Der Veräußerungsgewinn ist danach für Zwecke der Aussetzung der Vollziehung ausgehend von den von den Antragstellern mitgeteilten Werten für die AfA nach dem 31.03.1999 (Bl. 6 Gerichtsakte 7 K 7147/11) wie folgt zu ermitteln:

        

 Am St…. 00

 Am St... 01

 Am St... 02

 Veräußerungspreis

 300.000,00 €

 330.000,00 €

 280.000,00 €

 - AK und NebenK

 323.672,83 €

 356.383,27 €

 323.672,81 €

 Veräußerungsverlust

 - 23.672,83 €

 - 26.383,27 €

 - 43.672,81 €

 Besitzzeit nach dem 31.03.1999

 51/79

 49/77

 67/95

 Anteiliger V-Verlust

 - 15.282,46 €

 - 14.206,36 €

 - 30.800,82 €

 Zuzüglich AfA nach dem 31.03.1999

 16.392,99 €

 13.504,15 €

 29.002,98 €

 Anzusetzender Ver-
äußerungsverlust/
-gewinn

 1.110,53 €

 - 702,21 €

 - 1.797,84 €

Daraus ergibt sich für 2003 nach Verlustausgleich zwischen den Objekten ein anzusetzender Veräußerungsgewinn in Höhe von 408,32 € und für 2004 kein anzusetzender Veräußerungsgewinn. Die Einkommensteuer 2003 ist demnach mit null Euro anzusetzen und die Einkommensteuer 2004 mit 4.970,00 €, zu der dann wegen der Günstigerregelung kein Kindergeld mehr hinzugerechnet werden kann. Daraus ergibt sich, dass die Vollziehung des Einkommensteuerbescheides 2003 vom 24.07.2009 in Gestalt der Einspruchsentscheidung vom 19.04.2011 vollständig auszusetzen und hinsichtlich eventuell entstandener Säumniszuschläge aufzuheben ist und dass die Vollziehung des Einkommensteuerbescheides 2004 vom 03.07.2009 in Gestalt der Einspruchsentscheidung vom 19.04.2011 in Höhe von 27.010,00 € aufzuheben und dieser Betrag wieder auszukehren ist.

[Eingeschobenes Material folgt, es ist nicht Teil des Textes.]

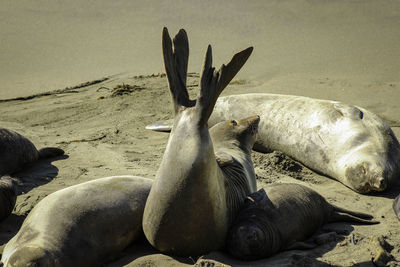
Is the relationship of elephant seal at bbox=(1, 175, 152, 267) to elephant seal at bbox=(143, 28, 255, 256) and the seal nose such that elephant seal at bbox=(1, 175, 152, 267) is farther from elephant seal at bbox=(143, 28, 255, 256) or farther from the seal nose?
the seal nose

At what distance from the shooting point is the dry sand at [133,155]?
297 cm

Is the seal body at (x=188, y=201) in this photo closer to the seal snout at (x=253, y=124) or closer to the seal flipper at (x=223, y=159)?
the seal flipper at (x=223, y=159)

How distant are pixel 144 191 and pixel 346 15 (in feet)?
→ 42.3

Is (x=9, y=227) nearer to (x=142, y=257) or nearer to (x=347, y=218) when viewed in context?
(x=142, y=257)

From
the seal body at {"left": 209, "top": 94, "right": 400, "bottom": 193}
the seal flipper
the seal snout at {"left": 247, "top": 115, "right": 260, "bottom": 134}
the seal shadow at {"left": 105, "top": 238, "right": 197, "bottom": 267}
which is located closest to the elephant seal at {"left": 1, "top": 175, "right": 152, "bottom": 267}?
the seal shadow at {"left": 105, "top": 238, "right": 197, "bottom": 267}

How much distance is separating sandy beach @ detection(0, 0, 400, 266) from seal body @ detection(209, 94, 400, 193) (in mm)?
156

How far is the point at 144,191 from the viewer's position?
10.8ft

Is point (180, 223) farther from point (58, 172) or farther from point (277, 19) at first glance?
point (277, 19)

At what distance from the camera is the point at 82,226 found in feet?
9.63

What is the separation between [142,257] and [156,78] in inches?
260

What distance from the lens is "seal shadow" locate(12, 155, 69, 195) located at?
4.38m

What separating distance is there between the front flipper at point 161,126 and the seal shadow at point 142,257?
302 cm

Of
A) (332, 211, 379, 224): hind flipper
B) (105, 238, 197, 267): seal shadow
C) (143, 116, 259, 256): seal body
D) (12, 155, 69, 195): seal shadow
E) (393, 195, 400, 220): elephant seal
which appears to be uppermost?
(143, 116, 259, 256): seal body

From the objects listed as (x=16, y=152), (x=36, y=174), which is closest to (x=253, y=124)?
(x=36, y=174)
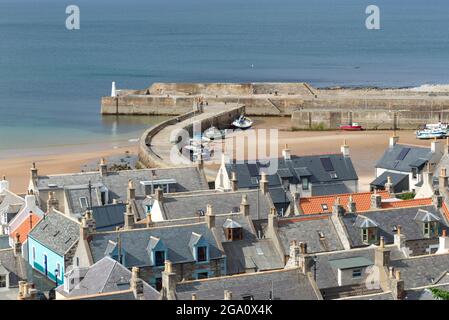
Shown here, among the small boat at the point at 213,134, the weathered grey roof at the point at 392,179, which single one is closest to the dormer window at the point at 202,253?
the weathered grey roof at the point at 392,179

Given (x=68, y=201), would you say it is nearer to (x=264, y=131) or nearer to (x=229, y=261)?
(x=229, y=261)

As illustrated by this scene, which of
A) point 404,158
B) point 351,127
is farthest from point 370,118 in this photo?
point 404,158

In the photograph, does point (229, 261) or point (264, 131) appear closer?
point (229, 261)

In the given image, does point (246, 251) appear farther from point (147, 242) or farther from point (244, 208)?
point (147, 242)

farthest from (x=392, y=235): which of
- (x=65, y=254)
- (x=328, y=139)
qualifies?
(x=328, y=139)

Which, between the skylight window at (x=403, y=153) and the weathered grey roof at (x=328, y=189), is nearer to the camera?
the weathered grey roof at (x=328, y=189)

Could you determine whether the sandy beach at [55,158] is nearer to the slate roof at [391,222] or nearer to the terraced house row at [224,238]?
the terraced house row at [224,238]
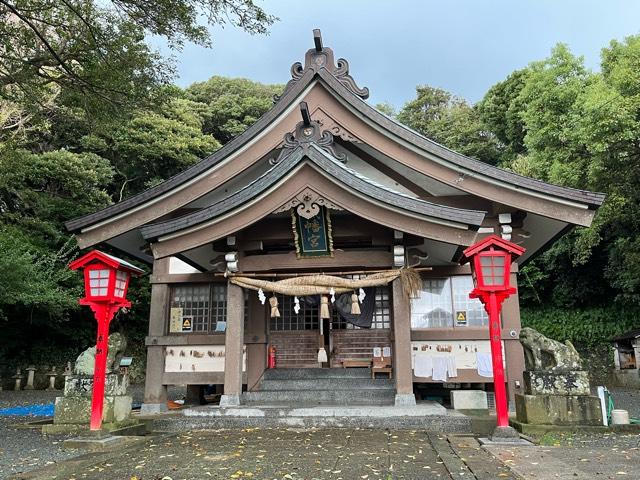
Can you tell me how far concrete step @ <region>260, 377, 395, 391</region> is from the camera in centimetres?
996

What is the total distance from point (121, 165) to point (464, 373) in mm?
20760

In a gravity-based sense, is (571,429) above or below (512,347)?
below

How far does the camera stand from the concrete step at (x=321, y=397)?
9297 millimetres

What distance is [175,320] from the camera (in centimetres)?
1084

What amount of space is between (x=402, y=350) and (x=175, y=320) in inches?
207

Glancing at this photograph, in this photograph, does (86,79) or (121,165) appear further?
(121,165)

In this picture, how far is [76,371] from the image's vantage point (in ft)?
26.1

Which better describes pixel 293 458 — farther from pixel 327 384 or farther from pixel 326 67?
pixel 326 67

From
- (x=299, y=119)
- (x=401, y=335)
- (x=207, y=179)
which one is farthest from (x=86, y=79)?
(x=401, y=335)

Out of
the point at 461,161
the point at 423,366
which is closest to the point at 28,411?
the point at 423,366

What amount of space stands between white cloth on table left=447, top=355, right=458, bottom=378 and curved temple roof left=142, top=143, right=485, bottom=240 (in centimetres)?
317

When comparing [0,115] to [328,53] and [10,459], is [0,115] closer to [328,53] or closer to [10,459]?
[328,53]

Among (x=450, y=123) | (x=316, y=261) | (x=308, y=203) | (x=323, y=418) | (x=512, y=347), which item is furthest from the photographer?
(x=450, y=123)

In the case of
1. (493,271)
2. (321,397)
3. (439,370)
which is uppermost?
(493,271)
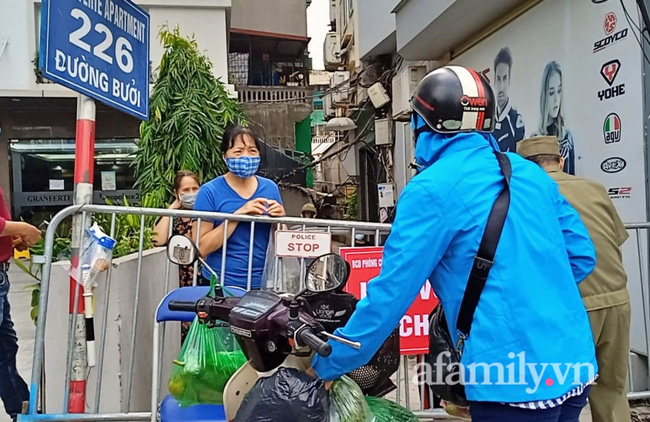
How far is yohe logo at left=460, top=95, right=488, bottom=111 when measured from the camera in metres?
1.63

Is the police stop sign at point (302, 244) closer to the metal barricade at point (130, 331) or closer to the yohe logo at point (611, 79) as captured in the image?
the metal barricade at point (130, 331)

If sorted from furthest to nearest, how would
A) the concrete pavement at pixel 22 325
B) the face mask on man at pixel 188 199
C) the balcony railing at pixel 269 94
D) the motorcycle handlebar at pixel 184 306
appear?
the balcony railing at pixel 269 94
the concrete pavement at pixel 22 325
the face mask on man at pixel 188 199
the motorcycle handlebar at pixel 184 306

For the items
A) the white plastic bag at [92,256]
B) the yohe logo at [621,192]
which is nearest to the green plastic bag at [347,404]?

Die Kostenentscheidung beruht auf § 135 Abs. 1 FGO.

Der Senat hat die Beschwerde nicht zugelassen. Angesichts der Tatsache, dass zu der Frage, wie die AfA-Beträge und SonderAfA-Beträge den Veräußerungsgewinn erhöhen, wenn der Gewinn in einen steuerfreien Teil und einen steuerpflichtigen Teil aufzuteilen ist, noch keine höchstrichterliche Rechtsprechung existiert und seitens der Finanzverwaltung (Oberfinanzdirektion Magdeburg, a.a.O.) die eine und von jedenfalls einem Finanzgericht eine andere Berechnungsmethode als die richtige vertreten wird, bedarf es einer Entscheidung im Hauptsacheverfahren, an das sich möglicherweise auch ein Revisionsverfahren anschließen wird. Es ist nicht Aufgabe des Verfahrens über den Aussetzungsantrag, solche Rechtsfragen zu entscheiden. Unter diesen Umständen ist auch nach der höchstrichterlichen Rechtsprechung (siehe dazu Gräber/Koch, FGO, 7. Auflage München 2010, § 69 Tz. 87 mit weiteren Nachweisen) Aussetzung oder Aufhebung der Vollziehung zu gewähren.